═══ RECORD SET ═══
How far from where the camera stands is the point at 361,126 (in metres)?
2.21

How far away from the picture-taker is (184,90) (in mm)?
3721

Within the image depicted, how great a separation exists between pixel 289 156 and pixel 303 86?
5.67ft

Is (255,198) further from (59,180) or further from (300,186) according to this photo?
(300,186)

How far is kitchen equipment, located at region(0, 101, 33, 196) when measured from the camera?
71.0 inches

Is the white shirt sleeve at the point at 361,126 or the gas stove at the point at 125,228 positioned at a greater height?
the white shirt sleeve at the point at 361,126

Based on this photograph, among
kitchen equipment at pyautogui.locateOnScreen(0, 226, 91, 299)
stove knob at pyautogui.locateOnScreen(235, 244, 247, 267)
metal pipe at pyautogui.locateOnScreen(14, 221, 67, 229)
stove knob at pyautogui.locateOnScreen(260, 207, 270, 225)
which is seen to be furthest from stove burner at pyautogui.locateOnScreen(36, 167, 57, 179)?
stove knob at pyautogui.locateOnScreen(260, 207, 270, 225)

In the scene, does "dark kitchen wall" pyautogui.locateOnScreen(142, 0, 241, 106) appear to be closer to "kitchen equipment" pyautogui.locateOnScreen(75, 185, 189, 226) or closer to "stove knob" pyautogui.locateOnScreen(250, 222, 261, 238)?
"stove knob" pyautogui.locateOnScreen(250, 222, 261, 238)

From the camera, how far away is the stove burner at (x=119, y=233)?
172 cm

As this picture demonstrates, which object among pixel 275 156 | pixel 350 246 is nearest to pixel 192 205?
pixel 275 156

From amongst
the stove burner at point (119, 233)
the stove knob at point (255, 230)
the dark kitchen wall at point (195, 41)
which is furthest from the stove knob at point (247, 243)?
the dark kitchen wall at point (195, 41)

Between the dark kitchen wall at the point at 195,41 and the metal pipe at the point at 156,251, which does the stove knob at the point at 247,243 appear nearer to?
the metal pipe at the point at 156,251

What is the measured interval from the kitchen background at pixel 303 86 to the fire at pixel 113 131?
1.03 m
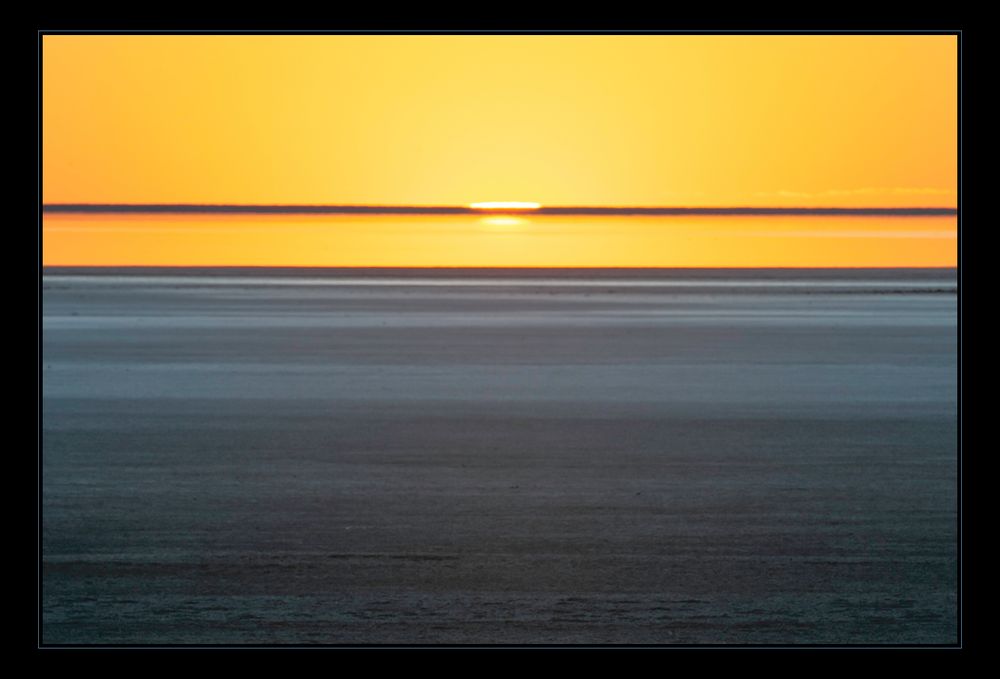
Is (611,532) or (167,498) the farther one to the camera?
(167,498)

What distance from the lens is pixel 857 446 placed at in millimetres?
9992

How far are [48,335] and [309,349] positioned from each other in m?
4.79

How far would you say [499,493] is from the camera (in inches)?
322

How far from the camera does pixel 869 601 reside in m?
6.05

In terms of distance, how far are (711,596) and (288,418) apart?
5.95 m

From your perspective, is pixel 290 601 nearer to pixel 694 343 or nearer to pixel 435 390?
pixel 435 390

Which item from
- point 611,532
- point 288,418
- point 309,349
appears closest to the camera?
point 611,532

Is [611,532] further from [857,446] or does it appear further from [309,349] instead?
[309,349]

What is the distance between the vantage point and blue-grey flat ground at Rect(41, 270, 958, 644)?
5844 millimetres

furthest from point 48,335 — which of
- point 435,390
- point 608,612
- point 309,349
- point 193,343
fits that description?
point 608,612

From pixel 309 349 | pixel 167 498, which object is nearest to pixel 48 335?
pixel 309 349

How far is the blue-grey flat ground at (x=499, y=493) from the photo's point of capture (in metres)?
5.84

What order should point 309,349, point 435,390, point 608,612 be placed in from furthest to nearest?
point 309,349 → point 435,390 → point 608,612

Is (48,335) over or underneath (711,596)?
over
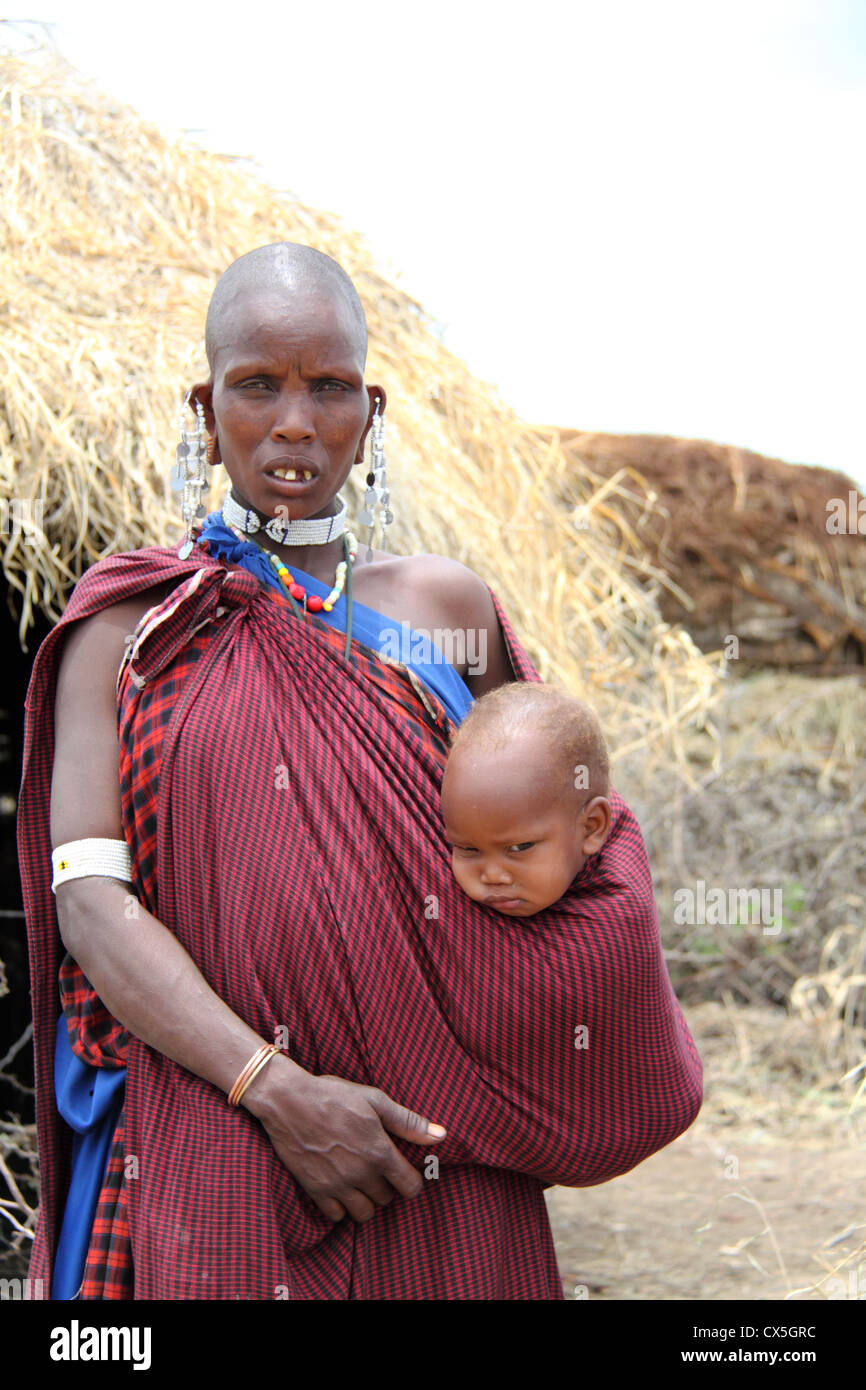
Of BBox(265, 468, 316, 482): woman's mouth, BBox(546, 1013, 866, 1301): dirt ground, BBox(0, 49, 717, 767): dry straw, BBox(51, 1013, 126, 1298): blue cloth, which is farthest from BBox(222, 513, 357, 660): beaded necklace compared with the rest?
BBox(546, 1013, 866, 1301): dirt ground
═══
═══ RECORD SET ═══
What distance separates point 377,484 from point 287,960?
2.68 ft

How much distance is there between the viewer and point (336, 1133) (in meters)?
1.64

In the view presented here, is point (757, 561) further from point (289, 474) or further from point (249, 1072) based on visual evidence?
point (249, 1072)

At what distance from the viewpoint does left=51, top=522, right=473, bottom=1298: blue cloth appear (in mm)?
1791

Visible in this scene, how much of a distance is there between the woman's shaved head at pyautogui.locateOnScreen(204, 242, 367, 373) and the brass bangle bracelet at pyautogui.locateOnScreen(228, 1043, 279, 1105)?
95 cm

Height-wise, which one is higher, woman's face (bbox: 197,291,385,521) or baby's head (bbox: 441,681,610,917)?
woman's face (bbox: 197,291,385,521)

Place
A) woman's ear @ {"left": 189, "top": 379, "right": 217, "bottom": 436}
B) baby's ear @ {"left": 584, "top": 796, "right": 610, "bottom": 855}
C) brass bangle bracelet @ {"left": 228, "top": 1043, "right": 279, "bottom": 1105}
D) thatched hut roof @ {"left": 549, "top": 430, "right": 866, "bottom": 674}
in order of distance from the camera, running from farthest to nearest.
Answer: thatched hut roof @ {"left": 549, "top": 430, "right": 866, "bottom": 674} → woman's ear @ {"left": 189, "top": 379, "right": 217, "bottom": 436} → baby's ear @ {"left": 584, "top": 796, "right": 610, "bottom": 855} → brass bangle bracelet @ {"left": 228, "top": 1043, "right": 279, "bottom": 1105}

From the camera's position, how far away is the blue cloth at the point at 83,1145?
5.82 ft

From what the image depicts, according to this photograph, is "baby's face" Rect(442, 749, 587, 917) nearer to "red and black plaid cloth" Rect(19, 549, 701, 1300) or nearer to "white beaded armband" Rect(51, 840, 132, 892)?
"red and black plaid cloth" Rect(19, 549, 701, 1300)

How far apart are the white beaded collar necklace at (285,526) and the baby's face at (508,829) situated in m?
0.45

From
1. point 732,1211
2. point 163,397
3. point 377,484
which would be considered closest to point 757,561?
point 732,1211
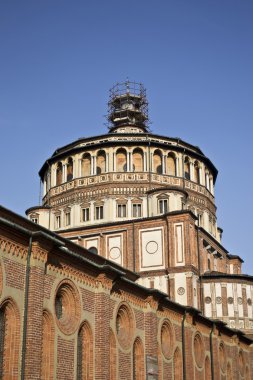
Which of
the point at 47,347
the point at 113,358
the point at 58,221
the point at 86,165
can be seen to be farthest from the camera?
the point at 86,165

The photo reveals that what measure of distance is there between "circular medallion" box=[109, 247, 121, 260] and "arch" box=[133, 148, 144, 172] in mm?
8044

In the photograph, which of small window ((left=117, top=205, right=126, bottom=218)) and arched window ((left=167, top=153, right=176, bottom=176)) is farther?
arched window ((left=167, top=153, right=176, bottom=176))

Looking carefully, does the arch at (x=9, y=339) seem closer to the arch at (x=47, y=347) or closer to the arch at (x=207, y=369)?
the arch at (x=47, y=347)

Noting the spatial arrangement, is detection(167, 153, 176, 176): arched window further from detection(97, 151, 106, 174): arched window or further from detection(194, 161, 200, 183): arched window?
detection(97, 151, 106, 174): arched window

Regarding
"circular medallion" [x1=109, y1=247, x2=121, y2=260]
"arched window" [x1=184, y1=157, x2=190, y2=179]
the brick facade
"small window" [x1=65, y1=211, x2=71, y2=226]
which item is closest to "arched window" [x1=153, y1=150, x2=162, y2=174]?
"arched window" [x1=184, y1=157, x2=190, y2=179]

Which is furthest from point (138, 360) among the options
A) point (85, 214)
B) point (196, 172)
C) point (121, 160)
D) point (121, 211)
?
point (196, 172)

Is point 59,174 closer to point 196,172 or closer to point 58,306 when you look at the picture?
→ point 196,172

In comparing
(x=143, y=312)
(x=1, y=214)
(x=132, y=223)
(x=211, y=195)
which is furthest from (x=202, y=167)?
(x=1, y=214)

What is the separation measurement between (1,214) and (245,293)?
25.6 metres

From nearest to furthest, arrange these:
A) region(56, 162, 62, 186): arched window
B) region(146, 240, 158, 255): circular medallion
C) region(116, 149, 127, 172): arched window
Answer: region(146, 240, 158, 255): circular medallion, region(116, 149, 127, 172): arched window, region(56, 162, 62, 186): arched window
═══
PROBLEM TO SOLVE –
Reproduce verbatim the part of the items that opens with the line containing "In comparing" and closes with the line containing "25.6 metres", including both of those lines.

RESULT –
In comparing
(x=143, y=312)
(x=1, y=214)
(x=132, y=223)
(x=211, y=195)
which is furthest from (x=202, y=167)?
(x=1, y=214)

What is the separation measurement between (1,214) and (245,293)?
25.6 metres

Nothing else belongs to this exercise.